Exercise aim
In the forum posts about office layouts below, condense the paragraph that begins "I worked in a cubicle at my first job" into a short bulleted list that keeps its main facts.

Document
I work in a very open environment. No office, 6-8 people normally (depending on who's on site), no walls, no cubicles. 99% of the time it works out just fine.

The thing is, most work does not require thought. Not much is being 'designed'. Now, we're a contract shop who does a lot of work on existing products, so I don't do much architecting.

However, that last 1% of the time, when you really have something sticky that you need to think through, it can be difficult to step through anything in your head with much of anything going on, or so I find.

I like the open environment, but it'd be nice to have a quiet room with a workstation or 3 I could pound on when necessary. But that doesn't really help much.

Mike Swieton
Tuesday, August 05, 2003

I work in a building that houses about 3000 people, it is 14 stories high.

It would probably need to be 50 stories high to accomodate offices for everybody, all of whom sit at PC's every day and need no 'distractions', I mean get over it, who's attention is more important the accountant balancing a $50M account or the all-important (at least on this site) 'developer'.

Some people are precious, arn't they?

Realist
Tuesday, August 05, 2003

> Why did everyone have an Aeron? Yeah I know it was an incentive thing, but in retrospect it looks like excess, doesn't it. Lots of money spent on something that didn't add to the bottom line that helped cause the crash.

I keep hearing about this Aeron-chair theory  and I find it fascinating. The crash was caused by providing productive work spaces for the engineers. That's what did it folks!  It was not caused by buying $35 million superbowl ads, nor was it caused by poorly thought out or unsustainable business models, nor by $100 million salaries for the board. The entire trouble was that the team of 32 developers at pets.com or whatever were paid too much, given too many comfortable $700 chairs (btw, you might not know it but sitting in a cheap chair 18 hrs a day leads to a lot of distracting back pain that reduces productivity).

Dennis Atkins
Tuesday, August 05, 2003

I worked in a cubicle at my first job.  However, the company realized the importance of a good work environment, so it was a reasonably spacious and quiet cubicle, and the walls were too high even to see over the top of.  The floor plan was such that with the exception of a handful of cubicles, most everyone had a window view.  I didn't mind it at all, and would gladly work in that environment again.

Right now, I have only a desk -- not a cubicle, a desk -- with a long hallway running behind me, from left to right.  I like to joke that am one of the few people in the company with his own private hallway workspace, but yes, the foot traffic gets to me after a while.  I managed to get a privacy screen after about a month of bitching, and I am relatively impervious to noise.  Still, I'd prefer to be in an office ...

At Microsoft, contractors don't really qualify as "human" ...

Alyosha`
Tuesday, August 05, 2003

I work in an office with one other person. I find this preferable to working in a private office, and infinitely preferable to the diabolical world of large open converted barn space.

Mr Jack
Tuesday, August 05, 2003

In my current office I can look over the garden and to the hills in the distance, well I could if it wasn't so sunny and the blind wasn't down.

I've never actually worked for very long in anything like a cubicle.  I've visited plenty of people that had to work in them and its always felt a little like being in the bathroom with someone, an intense invasion of privacy and only one place to sit down.

Dataset
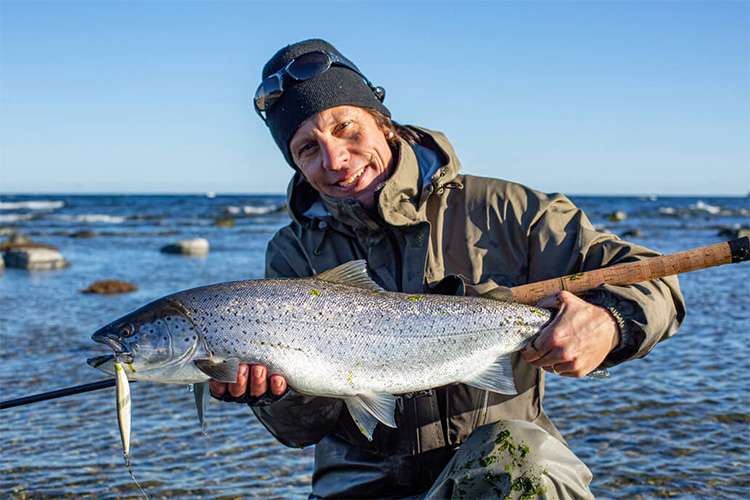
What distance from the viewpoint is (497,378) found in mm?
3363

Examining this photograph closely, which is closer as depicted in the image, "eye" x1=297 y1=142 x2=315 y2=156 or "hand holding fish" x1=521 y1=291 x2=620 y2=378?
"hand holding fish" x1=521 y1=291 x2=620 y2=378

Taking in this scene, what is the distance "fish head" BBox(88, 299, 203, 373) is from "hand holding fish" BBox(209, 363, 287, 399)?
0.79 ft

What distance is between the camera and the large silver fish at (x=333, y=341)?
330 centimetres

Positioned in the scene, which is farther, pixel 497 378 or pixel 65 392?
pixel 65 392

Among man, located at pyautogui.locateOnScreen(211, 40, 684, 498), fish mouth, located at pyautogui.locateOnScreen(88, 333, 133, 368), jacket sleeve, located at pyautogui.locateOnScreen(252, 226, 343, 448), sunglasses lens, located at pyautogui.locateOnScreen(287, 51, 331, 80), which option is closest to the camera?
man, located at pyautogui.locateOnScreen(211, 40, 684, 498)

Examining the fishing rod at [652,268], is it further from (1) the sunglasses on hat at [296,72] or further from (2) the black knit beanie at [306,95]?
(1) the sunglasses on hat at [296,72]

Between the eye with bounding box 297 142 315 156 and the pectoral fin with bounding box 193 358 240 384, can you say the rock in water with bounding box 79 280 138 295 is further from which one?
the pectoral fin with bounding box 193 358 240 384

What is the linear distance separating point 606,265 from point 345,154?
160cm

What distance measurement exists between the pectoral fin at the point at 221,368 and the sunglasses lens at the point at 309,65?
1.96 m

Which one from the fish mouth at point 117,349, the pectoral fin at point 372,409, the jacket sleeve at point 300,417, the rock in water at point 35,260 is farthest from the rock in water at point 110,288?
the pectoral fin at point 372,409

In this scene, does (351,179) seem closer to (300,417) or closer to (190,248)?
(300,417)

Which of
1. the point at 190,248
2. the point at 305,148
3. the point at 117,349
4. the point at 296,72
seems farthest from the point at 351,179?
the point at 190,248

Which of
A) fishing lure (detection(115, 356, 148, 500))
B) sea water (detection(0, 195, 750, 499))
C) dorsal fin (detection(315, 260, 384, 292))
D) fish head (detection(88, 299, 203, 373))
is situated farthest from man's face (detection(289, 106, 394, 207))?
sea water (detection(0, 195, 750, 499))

---

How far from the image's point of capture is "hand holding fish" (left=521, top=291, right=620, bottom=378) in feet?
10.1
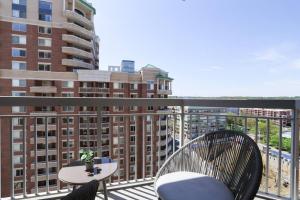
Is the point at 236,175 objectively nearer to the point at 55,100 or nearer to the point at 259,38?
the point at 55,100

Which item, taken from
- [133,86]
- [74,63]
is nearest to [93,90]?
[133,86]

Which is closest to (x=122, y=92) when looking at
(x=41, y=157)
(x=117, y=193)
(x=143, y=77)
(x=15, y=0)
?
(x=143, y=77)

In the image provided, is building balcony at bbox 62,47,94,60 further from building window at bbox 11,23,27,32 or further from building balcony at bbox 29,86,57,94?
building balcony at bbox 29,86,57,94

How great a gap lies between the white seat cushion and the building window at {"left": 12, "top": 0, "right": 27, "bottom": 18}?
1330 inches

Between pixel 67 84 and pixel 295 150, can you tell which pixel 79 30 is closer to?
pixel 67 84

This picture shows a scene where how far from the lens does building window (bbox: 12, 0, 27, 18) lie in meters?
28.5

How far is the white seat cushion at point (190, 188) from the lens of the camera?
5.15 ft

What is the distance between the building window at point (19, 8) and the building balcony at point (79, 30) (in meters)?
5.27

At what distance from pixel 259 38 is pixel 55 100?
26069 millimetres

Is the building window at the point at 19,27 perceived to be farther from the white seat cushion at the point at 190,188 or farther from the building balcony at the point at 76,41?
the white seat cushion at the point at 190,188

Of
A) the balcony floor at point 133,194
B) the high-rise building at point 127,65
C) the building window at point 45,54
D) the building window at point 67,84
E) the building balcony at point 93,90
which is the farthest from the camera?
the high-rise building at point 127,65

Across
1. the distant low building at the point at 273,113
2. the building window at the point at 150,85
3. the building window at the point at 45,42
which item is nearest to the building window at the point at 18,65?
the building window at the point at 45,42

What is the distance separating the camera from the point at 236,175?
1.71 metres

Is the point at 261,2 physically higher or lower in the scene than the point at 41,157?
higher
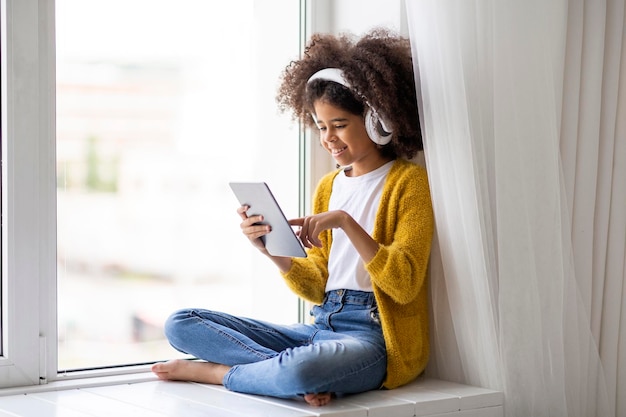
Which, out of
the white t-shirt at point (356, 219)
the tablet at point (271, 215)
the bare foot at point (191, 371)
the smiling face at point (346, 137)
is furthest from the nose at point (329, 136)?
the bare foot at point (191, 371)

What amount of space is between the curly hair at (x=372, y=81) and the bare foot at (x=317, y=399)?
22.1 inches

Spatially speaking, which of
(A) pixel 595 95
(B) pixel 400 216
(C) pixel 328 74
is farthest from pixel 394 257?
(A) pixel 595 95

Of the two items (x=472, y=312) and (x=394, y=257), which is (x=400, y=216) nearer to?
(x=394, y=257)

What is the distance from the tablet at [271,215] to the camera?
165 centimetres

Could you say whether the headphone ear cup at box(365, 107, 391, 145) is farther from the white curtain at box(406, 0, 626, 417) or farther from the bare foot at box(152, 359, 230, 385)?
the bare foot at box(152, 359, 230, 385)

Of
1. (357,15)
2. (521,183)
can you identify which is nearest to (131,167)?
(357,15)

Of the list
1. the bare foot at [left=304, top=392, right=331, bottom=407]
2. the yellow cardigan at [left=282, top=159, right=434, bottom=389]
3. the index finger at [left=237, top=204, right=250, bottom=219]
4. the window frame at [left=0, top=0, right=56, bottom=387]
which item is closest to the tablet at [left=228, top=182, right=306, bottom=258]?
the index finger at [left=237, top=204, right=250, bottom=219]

Response to the exercise
- First job was in a cubicle.
- The company valued a good work environment, so the cubicle was fairly spacious and quiet, with walls too high to see over.
- Because of the floor plan, nearly everyone had a window view, except for a handful of cubicles.
- The poster didn't mind it and would gladly work in that environment again.